Blade Runner initially underperformed in North American theaters and polarized critics; some praised its thematic complexity and visuals, while others critiqued its slow pacing and lack of action. It later became an acclaimed cult film regarded as one of the all-time best science fiction films. Hailed for its production design depicting a high-tech but decaying future, Blade Runner is often regarded as both a leading example of neo-noir cinema as well as a foundational work of the cyberpunk genre. The film's soundtrack, composed by Vangelis, was nominated in 1982 for a BAFTA and a Golden Globe as best original score.
The film has influenced many science fiction films, video games, anime, and television series. It brought the work of Philip K. Dick to the attention of Hollywood, and several later big-budget films were based on his work, such as Total Recall (1990), Minority Report (2002) and A Scanner Darkly (2006). In the year after its release, Blade Runner won the Hugo Award for Best Dramatic Presentation, and in 1993 it was selected for preservation in the U.S. National Film Registry by the Library of Congress as being "culturally, historically, or aesthetically significant". A sequel directed by Denis Villeneuve and titled Blade Runner 2049 was released in October 2017 alongside a trilogy of short films covering the thirty-year span between the two films' settings.
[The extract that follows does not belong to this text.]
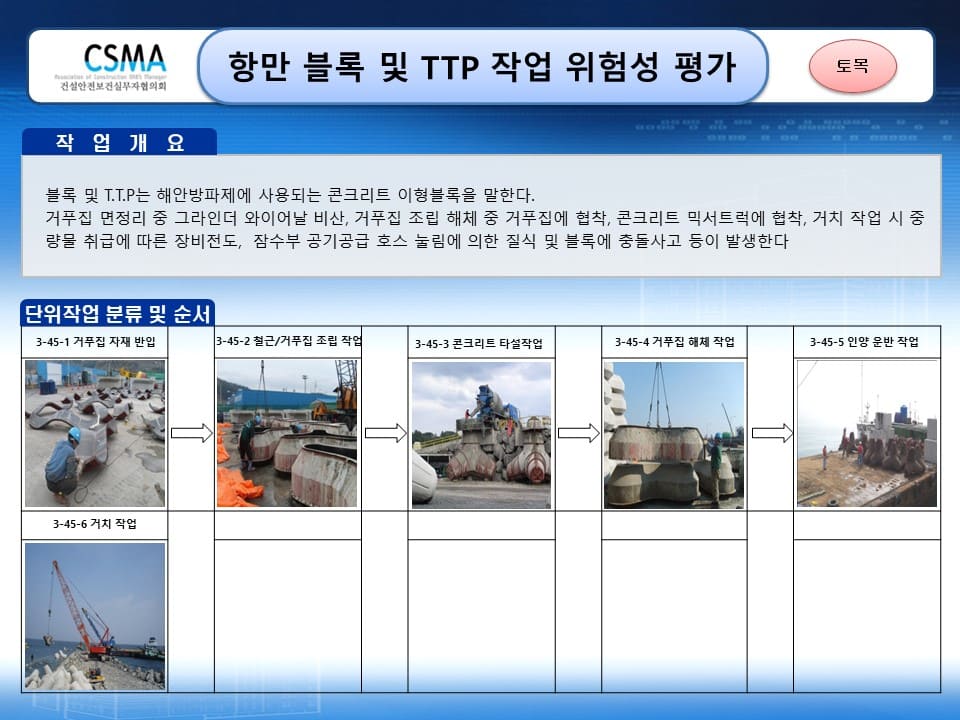  [건설공사 안전비법]_항만 블록 및 T.T.P(테트라포드) 작업 위험성평가 양식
Seven different versions of Blade Runner exist as a result of controversial changes requested by studio executives. A director's cut was released in 1992 after a strong response to test screenings of a workprint. This, in conjunction with the film's popularity as a video rental, made it one of the earliest movies to be released on DVD. In 2007, Warner Bros. released The Final Cut, a 25th-anniversary digitally remastered version. This is the only version over which Scott retained artistic control.